You Can Only Govern Data That You Know

Cedric Berger
4 min readJun 22, 2021

We can only govern or manage data that we know. How would you apply the right governance to data you don’t know? What is it to know data?

Big organizations don’t know their data

In big organizations, neither humans nor machines have a full understanding of all data assets that exist and all entities/concepts they contain. This is worsening as the 4 Vs of new incoming data increase by the day.

In big organization, two other factors render the quest for data knowledge even more difficult:

  1. Regular reorganizations or structural changes
  2. The multiplication of data-handling tools/technologies

Know your data — What does it mean?

Where are you located in the radar diagram displayed as the header of this article? The knowledge you have of your data is represented by the grey area of the diamond. Knowledge about data (commonly called metadata) is a prerequisites for data governance activities that should be at the heart of any solid data/digital strategy.

The “Meaning” dimension

As a minimum requirement, any data entity must have at least one unique preferred label, one definition and a pointer to the source (source of preferred label + definition).

Progressing along the meaning dimension, an entity can be further characterized by adding alternate labels (synonyms), antonyms, many definitions (for the same preferred label, coming from different sources), hypernyms and hyponyms (if the entity is part of a taxonomy) and any additional element improving/refining the understanding of this entity.

Data Meaning

The “History” dimension

As a minimum requirement, in order to trust your data, you must know where it comes from (what is the source) and what are the transformations it has undergone. By the source I mean both humans and machines and by machines I mean at least the applicative layer if not the technology layer.

This is where we differentiate provenance vs lineage. This difference is useful when data flows between different (data management) platforms/environments separated by clear technical boundaries and interfaces. As a platform user, you access the data when it flows inbound to your platform via a define interface featuring a specific ETL or ELT process.

  • provenance = information about a data asset and transformations it has undergone before it enters a specific platform/environment
  • lineage = information about a data asset and transformations it undergoes inside a specific platform/environment
Data History

The “Modelling” dimension

If an entity is part of your (digital) business, it is used, represented and instantiated by humans or machines. Therefore, it should be described as part of your business and/or data architecture. Data architecture includes conceptual, logical and physical models of data.

□ □ □

▶ **Required actions**:
#1 In the article on data governance, what must any data entity have at minimum under the "Meaning" dimension?
#2 Transcribe everything in the article on data governance from "Know your data" down to "label + definition).".
The material after this point has no connection to the article on data governance.

▶ **Information provided**:
□ □ □

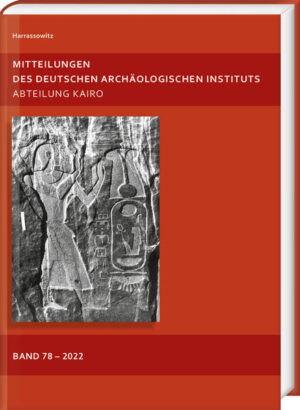 Mitteilungen des Deutschen Archäologischen Instituts: Abteilung Kairo 78 - 2022 | Dietrich Raue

□ □ □

▶ **Responses per task**:
#1 At least one unique preferred label, one definition, and a pointer to the source of that label and definition.

#2
Know your data — What does it mean?

Where are you located in the radar diagram displayed as the header of this article? The knowledge you have of your data is represented by the grey area of the diamond. Knowledge about data (commonly called metadata) is a prerequisites for data governance activities that should be at the heart of any solid data/digital strategy.

The “Meaning” dimension

As a minimum requirement, any data entity must have at least one unique preferred label, one definition and a pointer to the source (source of preferred label + definition).